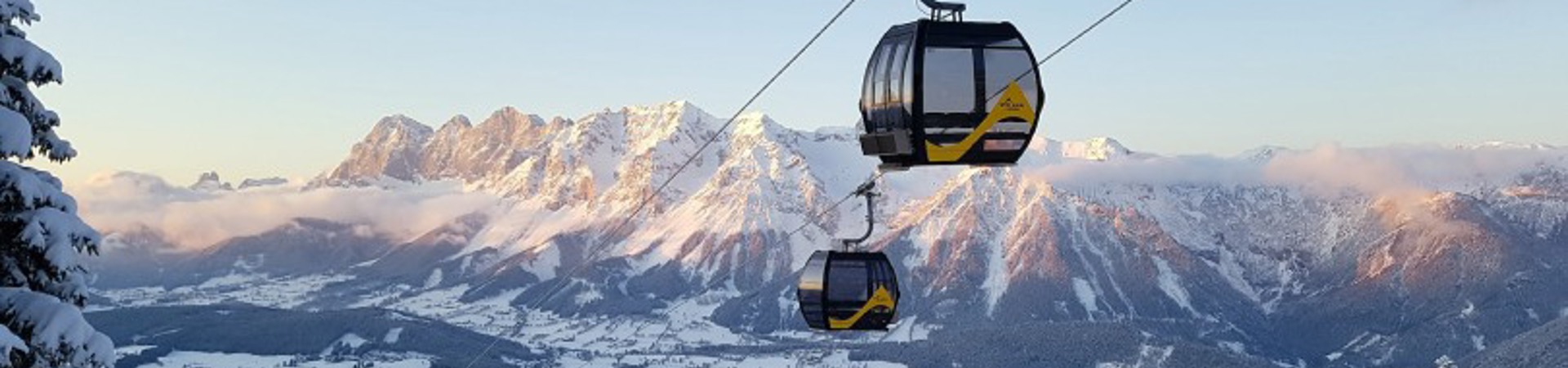 Schladming | Revue de la station de ski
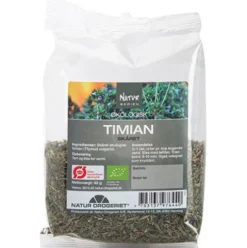 Timian Have Økologisk
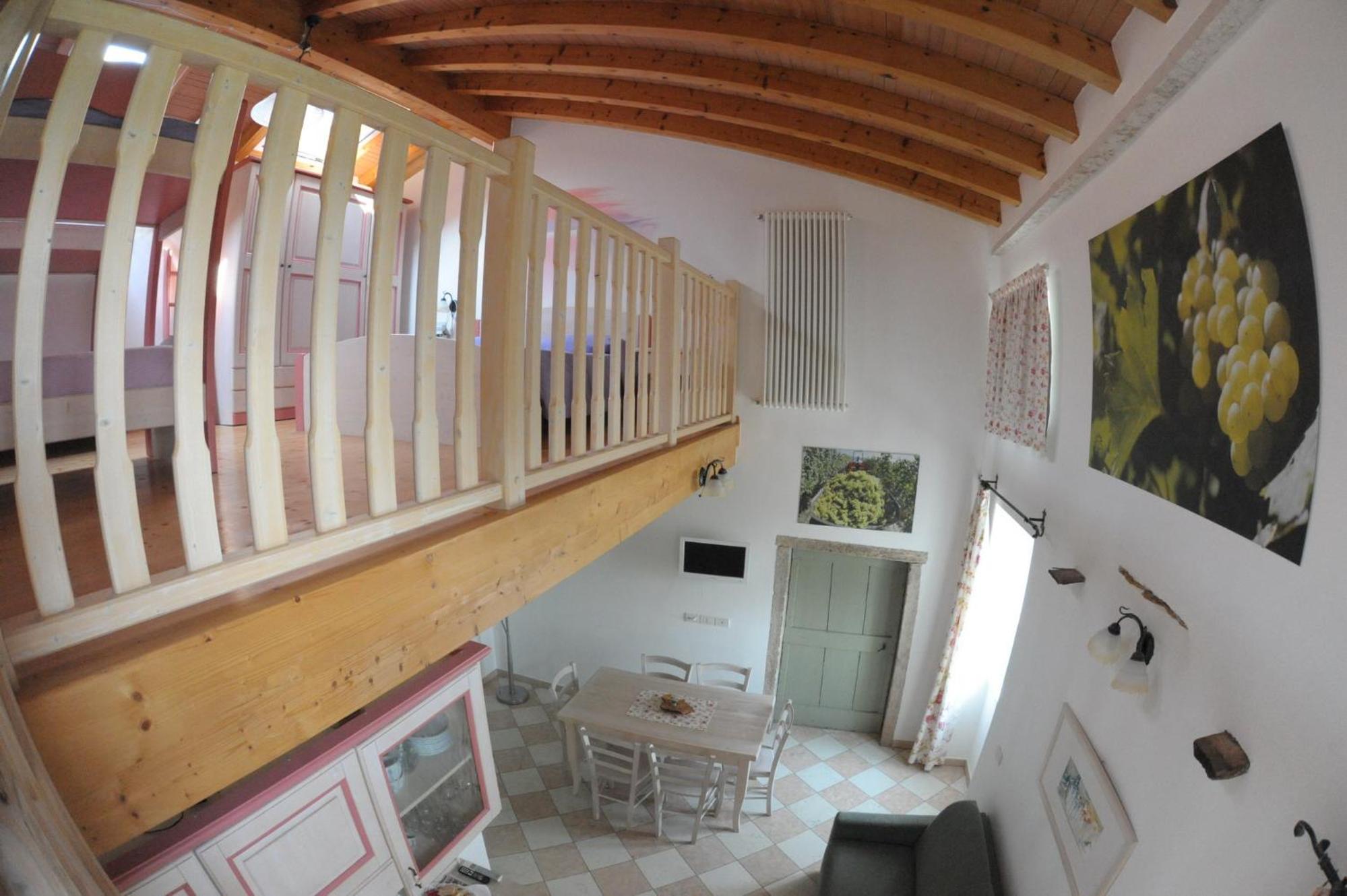 Studio (6 Adults)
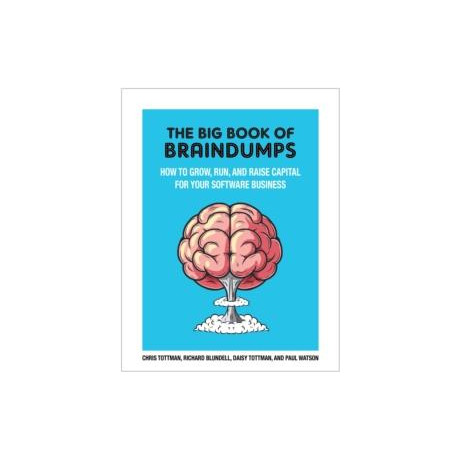 Big Book of Braindumps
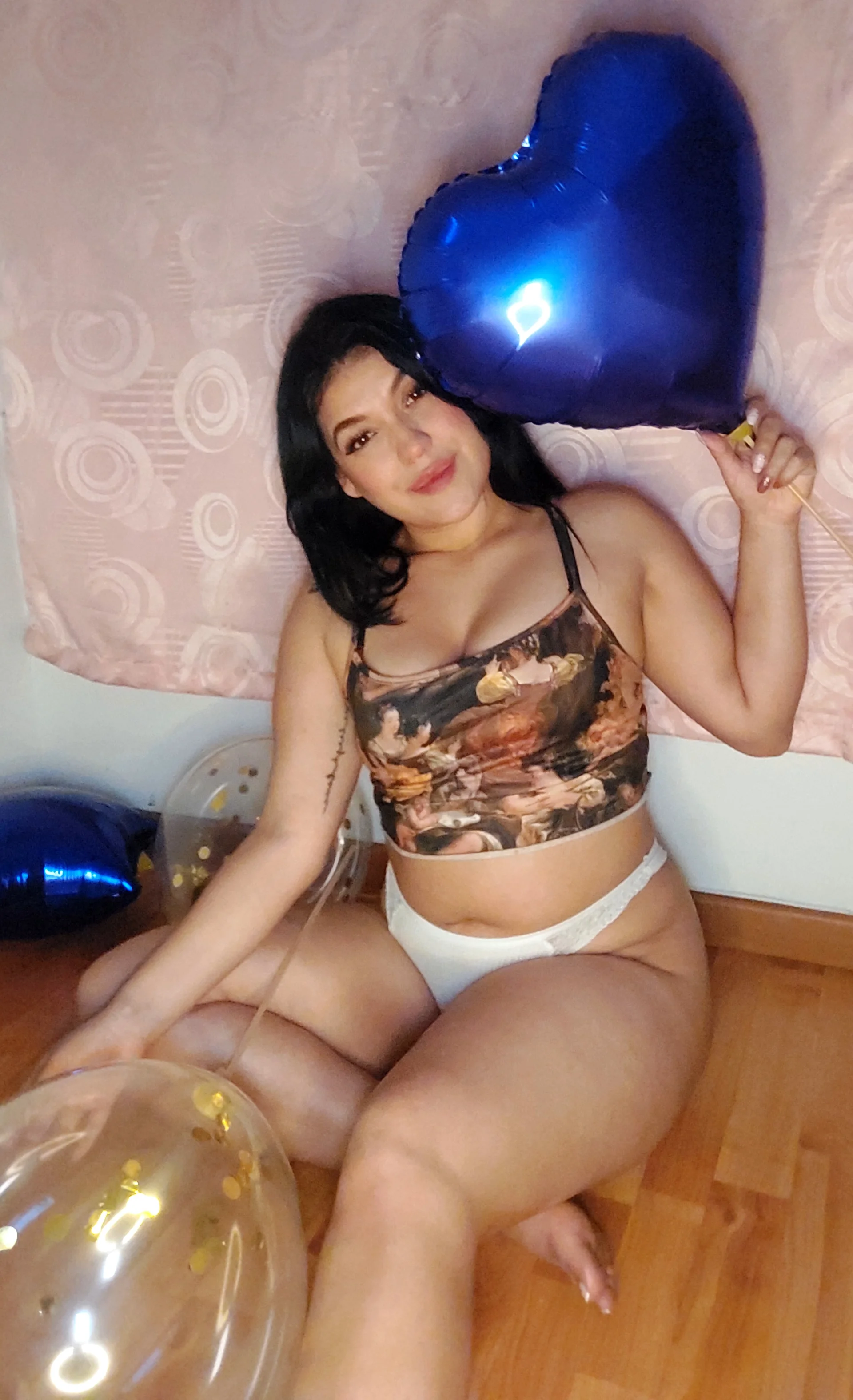 XXX Porn Photo of Nude Sophie-hatter 64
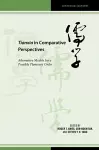 Tianxia in Comparative Perspectives cover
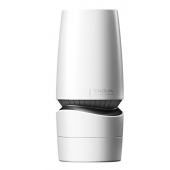 Мастурбатор TENGA AERO Silver Ring - Tenga - в Волгодонске купить с доставкой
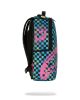 Sprayground Long Nights Painting Dlxsv Backpack Multicolor ONE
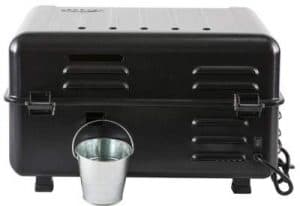 Ranger Portable Grill and Smoker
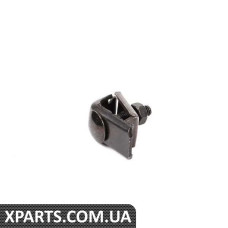 72608103010 BMW 8-ЗАТИСК КРІПЛЕННЯ ЗАДНІЙ - (БІЛЬШ НЕ ПРОДАЄТЬСЯ)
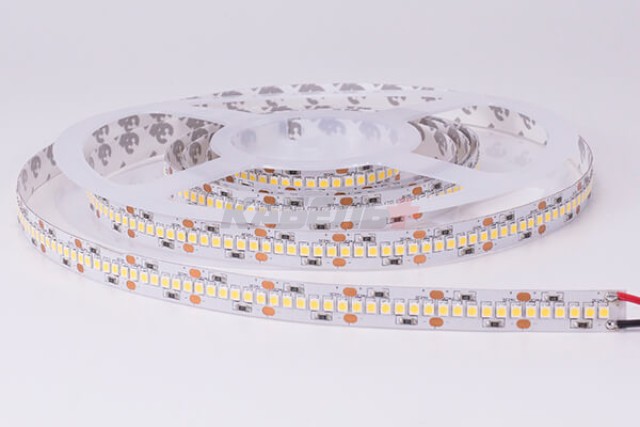 Лента светодиодная GLS-2835-240-22-24-IP20-PRM-4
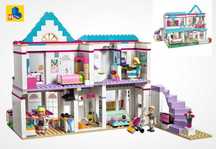 Tip Friends Vila Casa stefaniei Stephaniei 41314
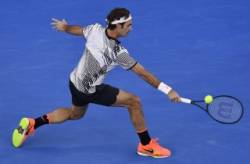 finale australian open roger federer rafael nadal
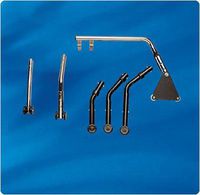 Invacare Wheelchair Replacement Parts - Replacement Legrest fits SPR Express, Tracer EX2, Veranda, 9000XT, 9000XT Super Hemi, Tracer SX5, 9000XT Recliner, Tracer SX5 Recliner, Tracer IV (H.D.)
____________________
◆ Exercise instructions ◆
Find the line that contains "Tip Friends Vila", then write out that line and every line after it through the end of the records, exactly. Leave the pictures out.

◆ Completed exercise ◆
 Tip Friends Vila Casa stefaniei Stephaniei 41314
 finale australian open roger federer rafael nadal
 Invacare Wheelchair Replacement Parts - Replacement Legrest fits SPR Express, Tracer EX2, Veranda, 9000XT, 9000XT Super Hemi, Tracer SX5, 9000XT Recliner, Tracer SX5 Recliner, Tracer IV (H.D.)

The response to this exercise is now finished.